ASSIGNMENT:
Every line in the data below that has the word "videoPlayer" should be returned.

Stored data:
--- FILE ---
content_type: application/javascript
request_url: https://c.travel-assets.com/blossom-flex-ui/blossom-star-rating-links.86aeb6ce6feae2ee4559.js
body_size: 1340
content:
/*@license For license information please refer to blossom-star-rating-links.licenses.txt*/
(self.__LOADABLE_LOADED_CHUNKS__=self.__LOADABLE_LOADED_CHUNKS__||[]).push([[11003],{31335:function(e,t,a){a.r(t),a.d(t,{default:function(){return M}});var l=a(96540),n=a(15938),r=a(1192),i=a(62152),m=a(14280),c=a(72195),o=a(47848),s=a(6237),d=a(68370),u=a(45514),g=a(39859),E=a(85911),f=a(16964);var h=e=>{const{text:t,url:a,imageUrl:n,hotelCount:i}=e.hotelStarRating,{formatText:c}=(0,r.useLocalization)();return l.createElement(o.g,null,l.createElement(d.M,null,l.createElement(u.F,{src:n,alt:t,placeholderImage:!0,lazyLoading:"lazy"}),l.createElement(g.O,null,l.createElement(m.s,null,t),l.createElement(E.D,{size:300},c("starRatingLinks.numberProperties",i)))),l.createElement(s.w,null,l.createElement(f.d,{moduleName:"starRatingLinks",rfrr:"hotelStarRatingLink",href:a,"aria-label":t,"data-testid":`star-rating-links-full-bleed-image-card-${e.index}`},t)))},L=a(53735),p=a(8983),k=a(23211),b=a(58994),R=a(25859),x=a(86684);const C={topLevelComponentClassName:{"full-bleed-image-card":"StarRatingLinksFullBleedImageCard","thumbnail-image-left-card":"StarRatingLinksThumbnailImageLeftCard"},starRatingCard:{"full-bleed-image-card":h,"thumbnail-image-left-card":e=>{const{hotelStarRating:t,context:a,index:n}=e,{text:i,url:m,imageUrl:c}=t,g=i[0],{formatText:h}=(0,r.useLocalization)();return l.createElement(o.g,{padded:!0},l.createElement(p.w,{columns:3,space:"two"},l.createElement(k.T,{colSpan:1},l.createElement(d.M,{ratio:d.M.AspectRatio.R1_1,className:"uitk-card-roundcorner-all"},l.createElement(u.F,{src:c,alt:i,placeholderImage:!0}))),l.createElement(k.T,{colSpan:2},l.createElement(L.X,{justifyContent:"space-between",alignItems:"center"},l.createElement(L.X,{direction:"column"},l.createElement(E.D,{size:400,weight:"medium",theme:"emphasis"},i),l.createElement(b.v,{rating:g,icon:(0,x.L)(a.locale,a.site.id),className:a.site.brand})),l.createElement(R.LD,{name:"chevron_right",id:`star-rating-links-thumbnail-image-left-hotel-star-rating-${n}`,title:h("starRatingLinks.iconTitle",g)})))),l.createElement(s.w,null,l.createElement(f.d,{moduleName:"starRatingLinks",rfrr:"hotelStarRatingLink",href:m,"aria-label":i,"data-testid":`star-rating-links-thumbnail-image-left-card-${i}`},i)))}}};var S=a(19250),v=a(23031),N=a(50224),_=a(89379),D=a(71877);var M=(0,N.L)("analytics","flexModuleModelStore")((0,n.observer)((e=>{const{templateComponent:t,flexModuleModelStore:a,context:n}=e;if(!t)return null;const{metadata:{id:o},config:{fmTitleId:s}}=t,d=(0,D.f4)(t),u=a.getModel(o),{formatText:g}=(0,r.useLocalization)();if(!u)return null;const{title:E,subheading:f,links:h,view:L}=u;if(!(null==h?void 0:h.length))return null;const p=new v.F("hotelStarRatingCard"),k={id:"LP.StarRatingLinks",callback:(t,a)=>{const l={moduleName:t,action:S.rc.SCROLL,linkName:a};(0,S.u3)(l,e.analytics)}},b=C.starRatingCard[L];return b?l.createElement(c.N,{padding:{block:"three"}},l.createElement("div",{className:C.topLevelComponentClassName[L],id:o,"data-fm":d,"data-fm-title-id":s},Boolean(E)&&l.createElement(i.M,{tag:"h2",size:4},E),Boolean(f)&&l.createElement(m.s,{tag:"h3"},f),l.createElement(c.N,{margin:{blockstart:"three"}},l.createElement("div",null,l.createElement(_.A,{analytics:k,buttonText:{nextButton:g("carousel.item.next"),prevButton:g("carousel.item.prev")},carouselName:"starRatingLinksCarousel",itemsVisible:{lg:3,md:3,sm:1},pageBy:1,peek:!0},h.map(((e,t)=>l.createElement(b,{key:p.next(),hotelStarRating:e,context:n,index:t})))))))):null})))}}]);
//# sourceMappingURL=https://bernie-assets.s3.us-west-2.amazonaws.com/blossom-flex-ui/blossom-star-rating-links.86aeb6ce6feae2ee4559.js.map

--

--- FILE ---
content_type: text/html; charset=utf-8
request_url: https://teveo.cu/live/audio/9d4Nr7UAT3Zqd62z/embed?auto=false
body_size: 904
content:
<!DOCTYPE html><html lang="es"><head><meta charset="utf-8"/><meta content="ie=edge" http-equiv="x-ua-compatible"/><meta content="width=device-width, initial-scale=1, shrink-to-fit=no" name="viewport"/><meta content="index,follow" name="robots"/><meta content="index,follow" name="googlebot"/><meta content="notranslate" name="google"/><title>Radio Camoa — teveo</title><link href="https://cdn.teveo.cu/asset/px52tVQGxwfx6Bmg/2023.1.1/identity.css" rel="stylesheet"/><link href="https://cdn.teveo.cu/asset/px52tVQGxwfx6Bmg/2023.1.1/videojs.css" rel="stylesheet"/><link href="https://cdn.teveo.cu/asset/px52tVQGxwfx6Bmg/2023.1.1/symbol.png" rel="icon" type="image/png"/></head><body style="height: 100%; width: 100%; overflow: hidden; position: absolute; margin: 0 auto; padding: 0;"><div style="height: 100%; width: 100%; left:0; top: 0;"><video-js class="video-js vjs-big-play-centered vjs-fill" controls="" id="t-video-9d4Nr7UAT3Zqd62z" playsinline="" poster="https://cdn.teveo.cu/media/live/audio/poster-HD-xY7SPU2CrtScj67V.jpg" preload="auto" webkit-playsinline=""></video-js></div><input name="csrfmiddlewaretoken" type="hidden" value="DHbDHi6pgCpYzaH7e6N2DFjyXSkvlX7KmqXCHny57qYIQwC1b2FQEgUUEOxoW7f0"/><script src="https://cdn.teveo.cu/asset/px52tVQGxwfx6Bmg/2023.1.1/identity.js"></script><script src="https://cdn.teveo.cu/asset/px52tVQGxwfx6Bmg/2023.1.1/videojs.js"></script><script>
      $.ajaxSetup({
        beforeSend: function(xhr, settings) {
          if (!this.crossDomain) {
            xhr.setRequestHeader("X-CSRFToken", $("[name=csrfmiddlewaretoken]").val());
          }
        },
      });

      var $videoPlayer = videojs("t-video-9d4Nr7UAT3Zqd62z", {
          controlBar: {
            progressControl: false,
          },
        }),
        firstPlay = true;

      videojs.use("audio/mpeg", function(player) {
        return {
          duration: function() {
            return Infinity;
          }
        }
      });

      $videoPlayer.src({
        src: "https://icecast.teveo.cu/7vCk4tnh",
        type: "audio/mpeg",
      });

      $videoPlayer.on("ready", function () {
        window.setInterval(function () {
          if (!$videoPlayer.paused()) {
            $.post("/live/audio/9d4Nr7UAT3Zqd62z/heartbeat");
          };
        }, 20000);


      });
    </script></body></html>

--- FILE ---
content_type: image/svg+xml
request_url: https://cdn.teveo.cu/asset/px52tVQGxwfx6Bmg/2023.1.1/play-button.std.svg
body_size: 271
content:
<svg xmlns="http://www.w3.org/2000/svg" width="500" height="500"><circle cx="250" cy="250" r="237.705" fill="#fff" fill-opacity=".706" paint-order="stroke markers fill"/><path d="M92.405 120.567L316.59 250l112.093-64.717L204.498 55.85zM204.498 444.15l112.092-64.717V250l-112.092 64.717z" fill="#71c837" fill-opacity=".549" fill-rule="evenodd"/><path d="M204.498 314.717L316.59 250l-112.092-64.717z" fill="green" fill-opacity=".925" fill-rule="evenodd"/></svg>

---

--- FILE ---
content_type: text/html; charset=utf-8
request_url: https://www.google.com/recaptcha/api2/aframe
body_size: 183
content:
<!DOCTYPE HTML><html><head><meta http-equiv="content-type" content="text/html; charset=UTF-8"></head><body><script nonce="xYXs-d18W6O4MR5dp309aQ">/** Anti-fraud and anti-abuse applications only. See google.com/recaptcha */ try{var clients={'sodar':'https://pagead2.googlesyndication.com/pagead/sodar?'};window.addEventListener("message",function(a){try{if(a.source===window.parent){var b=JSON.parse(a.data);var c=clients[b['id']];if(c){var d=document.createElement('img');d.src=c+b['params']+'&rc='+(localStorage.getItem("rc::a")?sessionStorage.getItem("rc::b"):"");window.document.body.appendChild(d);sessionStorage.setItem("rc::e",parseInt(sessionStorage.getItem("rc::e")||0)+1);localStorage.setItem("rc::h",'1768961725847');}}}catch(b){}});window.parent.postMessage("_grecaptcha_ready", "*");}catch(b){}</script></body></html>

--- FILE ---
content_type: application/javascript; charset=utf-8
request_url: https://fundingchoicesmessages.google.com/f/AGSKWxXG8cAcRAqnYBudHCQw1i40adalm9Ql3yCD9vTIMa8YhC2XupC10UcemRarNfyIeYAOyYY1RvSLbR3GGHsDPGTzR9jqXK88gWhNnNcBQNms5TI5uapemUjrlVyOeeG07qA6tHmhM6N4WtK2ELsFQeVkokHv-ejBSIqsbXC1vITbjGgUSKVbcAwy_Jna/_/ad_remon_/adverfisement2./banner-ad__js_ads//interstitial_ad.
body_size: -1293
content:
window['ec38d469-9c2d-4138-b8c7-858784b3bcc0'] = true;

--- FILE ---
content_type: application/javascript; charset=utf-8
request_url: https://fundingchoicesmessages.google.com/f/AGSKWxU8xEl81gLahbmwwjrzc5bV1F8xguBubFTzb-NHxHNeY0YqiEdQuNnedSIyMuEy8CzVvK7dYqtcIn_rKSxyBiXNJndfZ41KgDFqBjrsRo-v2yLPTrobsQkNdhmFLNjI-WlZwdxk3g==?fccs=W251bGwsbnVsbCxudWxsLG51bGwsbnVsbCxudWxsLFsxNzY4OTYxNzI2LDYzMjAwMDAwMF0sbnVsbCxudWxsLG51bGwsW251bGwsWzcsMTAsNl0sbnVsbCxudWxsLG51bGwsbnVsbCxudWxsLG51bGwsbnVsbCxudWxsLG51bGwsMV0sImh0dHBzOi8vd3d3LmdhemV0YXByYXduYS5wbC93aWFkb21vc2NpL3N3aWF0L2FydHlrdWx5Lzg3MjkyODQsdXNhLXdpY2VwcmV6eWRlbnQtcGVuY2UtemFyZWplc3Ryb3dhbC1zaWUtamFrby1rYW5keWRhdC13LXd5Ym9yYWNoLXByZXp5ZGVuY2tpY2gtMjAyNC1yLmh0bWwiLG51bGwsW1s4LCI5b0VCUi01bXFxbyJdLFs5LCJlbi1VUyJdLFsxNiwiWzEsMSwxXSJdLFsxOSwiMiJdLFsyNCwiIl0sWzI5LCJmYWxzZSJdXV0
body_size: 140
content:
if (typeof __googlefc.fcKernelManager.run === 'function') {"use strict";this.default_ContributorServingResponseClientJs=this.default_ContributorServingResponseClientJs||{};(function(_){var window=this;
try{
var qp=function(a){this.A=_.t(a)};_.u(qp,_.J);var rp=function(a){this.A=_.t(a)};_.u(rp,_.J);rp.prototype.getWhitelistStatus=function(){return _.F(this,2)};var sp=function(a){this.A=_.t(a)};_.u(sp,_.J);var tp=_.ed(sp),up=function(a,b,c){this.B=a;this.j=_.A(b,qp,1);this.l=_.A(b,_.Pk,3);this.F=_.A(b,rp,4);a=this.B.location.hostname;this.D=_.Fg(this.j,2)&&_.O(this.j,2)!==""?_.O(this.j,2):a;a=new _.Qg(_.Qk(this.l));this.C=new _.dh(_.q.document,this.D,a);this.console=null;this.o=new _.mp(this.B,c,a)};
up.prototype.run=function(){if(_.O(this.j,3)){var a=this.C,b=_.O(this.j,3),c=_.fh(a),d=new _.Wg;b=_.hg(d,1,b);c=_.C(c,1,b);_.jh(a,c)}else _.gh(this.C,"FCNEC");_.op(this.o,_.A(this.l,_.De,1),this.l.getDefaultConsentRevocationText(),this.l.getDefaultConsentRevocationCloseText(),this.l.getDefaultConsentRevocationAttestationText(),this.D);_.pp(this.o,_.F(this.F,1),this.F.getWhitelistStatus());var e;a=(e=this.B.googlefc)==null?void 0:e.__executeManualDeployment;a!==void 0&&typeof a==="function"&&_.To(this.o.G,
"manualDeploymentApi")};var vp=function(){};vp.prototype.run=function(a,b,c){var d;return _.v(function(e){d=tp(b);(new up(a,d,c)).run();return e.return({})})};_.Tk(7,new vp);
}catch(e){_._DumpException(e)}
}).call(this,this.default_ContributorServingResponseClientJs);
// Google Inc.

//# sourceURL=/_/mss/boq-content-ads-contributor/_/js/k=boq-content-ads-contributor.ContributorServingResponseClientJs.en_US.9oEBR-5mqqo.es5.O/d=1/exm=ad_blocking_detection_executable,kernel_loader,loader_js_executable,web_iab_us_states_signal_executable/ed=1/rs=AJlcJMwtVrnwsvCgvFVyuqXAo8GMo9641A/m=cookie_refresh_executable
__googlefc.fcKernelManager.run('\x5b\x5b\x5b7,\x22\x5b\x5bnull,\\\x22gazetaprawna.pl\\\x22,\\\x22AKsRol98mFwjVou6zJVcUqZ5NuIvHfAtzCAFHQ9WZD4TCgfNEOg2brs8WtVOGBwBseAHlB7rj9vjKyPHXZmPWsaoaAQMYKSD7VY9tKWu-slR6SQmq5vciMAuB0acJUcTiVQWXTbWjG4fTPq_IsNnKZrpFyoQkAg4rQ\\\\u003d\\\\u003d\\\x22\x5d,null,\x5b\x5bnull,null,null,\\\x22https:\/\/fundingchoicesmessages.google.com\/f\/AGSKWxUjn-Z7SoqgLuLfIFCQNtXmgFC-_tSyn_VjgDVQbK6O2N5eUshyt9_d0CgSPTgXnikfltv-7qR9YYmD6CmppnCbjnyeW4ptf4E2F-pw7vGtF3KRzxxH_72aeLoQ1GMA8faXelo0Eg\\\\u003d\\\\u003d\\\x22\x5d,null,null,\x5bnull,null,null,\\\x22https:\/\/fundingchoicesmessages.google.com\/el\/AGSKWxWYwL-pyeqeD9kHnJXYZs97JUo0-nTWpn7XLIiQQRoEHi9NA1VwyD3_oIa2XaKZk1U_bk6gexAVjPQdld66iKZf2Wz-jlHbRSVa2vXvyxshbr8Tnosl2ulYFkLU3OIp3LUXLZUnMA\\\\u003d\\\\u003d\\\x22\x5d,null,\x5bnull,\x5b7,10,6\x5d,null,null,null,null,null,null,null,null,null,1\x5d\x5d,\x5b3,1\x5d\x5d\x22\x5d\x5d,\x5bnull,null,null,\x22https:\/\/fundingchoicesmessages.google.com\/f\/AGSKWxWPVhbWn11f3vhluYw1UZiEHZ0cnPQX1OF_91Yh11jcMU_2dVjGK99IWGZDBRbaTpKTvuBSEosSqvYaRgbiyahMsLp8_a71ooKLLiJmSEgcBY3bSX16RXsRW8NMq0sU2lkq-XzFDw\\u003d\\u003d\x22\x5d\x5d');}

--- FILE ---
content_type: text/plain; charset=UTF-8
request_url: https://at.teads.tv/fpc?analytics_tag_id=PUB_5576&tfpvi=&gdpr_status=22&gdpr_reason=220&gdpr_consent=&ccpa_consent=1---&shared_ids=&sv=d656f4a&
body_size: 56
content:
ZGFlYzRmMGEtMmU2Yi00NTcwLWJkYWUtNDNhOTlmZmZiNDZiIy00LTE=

RESPONSE AREA:
      var $videoPlayer = videojs("t-video-9d4Nr7UAT3Zqd62z", {
      $videoPlayer.src({
      $videoPlayer.on("ready", function () {
          if (!$videoPlayer.paused()) {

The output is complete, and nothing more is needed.